From the age of 8, Hill took classes at the Anna Fiorentini Theatre and Film School. She attended Millfields Community Primary School and then Mossbourne Community Academy. In 2025, she will graduate from Emmanuel College, Cambridge with a Master of Engineering (MEng). She is a researcher at Cambridge's Centre for Climate Repair.

==Career==
Hill began her career as a child actress, making her feature film debut at age 10 as Jennifer in the 2012 comedy-drama Song for Marion. This was followed by a role as Susan Walker in the 2016 family adventure film Swallows and Amazons. The next year, Hill made her television debut when she joined the cast of the CBBC adaptation of Hetty Feather for its third series as Emily Calendar. She would reprise her role as Emily in Hetty Feathers fourth series. She also played Jennifer in the 2019 ITV true crime miniseries A Confession.

In 2023, Hill appeared in the ITVX 3-part miniseries Stonehouse as the titular character's (Matthew Macfadyen) daughter Jane Stonehouse. She had a recurring role as Ruby Foxcroft in the 2024 BBC Three adaptation of A Good Girl's Guide to Murder. Announced in 2024, she portrayed Deborah Mitford in the 2025 UKTV historical drama Outrageous.
=-=-=-=-=
OBJECTIVE A: Copy the biography's passage that begins at "In 2023, Hill" and stops after "historical drama Outrageous.", swapping "recurring role" for "leading role".

(Dataset excerpt)
=-=-=-=-=
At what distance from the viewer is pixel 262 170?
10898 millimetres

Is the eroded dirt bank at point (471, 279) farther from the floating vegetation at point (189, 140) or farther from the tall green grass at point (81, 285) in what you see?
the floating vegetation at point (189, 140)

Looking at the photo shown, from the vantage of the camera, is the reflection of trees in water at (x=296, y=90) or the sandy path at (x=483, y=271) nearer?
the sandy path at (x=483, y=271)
=-=-=-=-=
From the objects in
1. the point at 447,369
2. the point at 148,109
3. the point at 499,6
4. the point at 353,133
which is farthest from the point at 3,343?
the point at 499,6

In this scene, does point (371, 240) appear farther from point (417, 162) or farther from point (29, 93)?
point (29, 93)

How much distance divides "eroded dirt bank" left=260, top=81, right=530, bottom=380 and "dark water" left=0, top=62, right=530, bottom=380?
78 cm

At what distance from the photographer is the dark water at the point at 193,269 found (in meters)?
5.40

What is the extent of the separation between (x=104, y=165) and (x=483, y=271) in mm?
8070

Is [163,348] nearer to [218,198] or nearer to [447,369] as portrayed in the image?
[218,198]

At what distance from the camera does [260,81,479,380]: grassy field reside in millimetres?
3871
=-=-=-=-=
OBJECTIVE B: Gather every line in the rows above that contains the word "dark".

EXERCISE ANSWER A:
In 2023, Hill appeared in the ITVX 3-part miniseries Stonehouse as the titular character's (Matthew Macfadyen) daughter Jane Stonehouse. She had a leading role as Ruby Foxcroft in the 2024 BBC Three adaptation of A Good Girl's Guide to Murder. Announced in 2024, she portrayed Deborah Mitford in the 2025 UKTV historical drama Outrageous.

EXERCISE ANSWER B:
How much distance divides "eroded dirt bank" left=260, top=81, right=530, bottom=380 and "dark water" left=0, top=62, right=530, bottom=380?
At what distance from the photographer is the dark water at the point at 193,269 found (in meters)?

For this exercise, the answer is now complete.